Exercise description: Copy all of the records exactly.
★ ★ ★
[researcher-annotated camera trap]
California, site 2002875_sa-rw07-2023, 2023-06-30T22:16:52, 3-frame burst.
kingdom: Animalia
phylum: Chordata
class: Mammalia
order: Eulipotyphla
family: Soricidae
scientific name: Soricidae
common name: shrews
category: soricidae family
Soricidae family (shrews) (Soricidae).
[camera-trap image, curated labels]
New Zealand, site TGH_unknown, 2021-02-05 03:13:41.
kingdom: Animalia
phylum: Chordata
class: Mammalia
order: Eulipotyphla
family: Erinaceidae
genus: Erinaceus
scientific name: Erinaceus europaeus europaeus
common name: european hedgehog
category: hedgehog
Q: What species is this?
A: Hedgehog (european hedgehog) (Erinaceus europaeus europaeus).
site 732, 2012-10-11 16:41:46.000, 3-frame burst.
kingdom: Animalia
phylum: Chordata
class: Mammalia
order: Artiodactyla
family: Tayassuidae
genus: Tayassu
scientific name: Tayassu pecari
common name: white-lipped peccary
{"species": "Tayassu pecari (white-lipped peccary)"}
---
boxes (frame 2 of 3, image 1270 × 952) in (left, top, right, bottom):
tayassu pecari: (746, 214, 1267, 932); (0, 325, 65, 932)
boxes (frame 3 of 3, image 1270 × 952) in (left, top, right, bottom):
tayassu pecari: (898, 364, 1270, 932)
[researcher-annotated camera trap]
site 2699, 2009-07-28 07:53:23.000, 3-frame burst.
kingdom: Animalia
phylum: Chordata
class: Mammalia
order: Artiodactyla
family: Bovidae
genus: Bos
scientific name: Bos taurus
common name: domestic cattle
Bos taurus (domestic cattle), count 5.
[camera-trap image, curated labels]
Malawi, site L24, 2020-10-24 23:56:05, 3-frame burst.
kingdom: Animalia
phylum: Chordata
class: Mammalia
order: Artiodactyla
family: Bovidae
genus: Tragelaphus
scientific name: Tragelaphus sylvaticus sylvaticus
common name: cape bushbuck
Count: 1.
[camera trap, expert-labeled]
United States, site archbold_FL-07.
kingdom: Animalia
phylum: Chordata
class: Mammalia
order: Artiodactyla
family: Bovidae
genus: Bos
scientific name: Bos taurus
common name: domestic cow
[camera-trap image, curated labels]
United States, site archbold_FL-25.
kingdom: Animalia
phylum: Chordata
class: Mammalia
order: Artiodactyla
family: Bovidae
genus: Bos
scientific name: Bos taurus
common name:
★ ★ ★
Your solution:
[researcher-annotated camera trap]
California, site 2002875_sa-rw07-2023, 2023-06-30T22:16:52, 3-frame burst.
kingdom: Animalia
phylum: Chordata
class: Mammalia
order: Eulipotyphla
family: Soricidae
scientific name: Soricidae
common name: shrews
category: soricidae family
Soricidae family (shrews) (Soricidae).
[camera-trap image, curated labels]
New Zealand, site TGH_unknown, 2021-02-05 03:13:41.
kingdom: Animalia
phylum: Chordata
class: Mammalia
order: Eulipotyphla
family: Erinaceidae
genus: Erinaceus
scientific name: Erinaceus europaeus europaeus
common name: european hedgehog
category: hedgehog
Q: What species is this?
A: Hedgehog (european hedgehog) (Erinaceus europaeus europaeus).
site 732, 2012-10-11 16:41:46.000, 3-frame burst.
kingdom: Animalia
phylum: Chordata
class: Mammalia
order: Artiodactyla
family: Tayassuidae
genus: Tayassu
scientific name: Tayassu pecari
common name: white-lipped peccary
{"species": "Tayassu pecari (white-lipped peccary)"}
---
boxes (frame 2 of 3, image 1270 × 952) in (left, top, right, bottom):
tayassu pecari: (746, 214, 1267, 932); (0, 325, 65, 932)
boxes (frame 3 of 3, image 1270 × 952) in (left, top, right, bottom):
tayassu pecari: (898, 364, 1270, 932)
[researcher-annotated camera trap]
site 2699, 2009-07-28 07:53:23.000, 3-frame burst.
kingdom: Animalia
phylum: Chordata
class: Mammalia
order: Artiodactyla
family: Bovidae
genus: Bos
scientific name: Bos taurus
common name: domestic cattle
Bos taurus (domestic cattle), count 5.
[camera-trap image, curated labels]
Malawi, site L24, 2020-10-24 23:56:05, 3-frame burst.
kingdom: Animalia
phylum: Chordata
class: Mammalia
order: Artiodactyla
family: Bovidae
genus: Tragelaphus
scientific name: Tragelaphus sylvaticus sylvaticus
common name: cape bushbuck
Count: 1.
[camera trap, expert-labeled]
United States, site archbold_FL-07.
kingdom: Animalia
phylum: Chordata
class: Mammalia
order: Artiodactyla
family: Bovidae
genus: Bos
scientific name: Bos taurus
common name: domestic cow
[camera-trap image, curated labels]
United States, site archbold_FL-25.
kingdom: Animalia
phylum: Chordata
class: Mammalia
order: Artiodactyla
family: Bovidae
genus: Bos
scientific name: Bos taurus
common name:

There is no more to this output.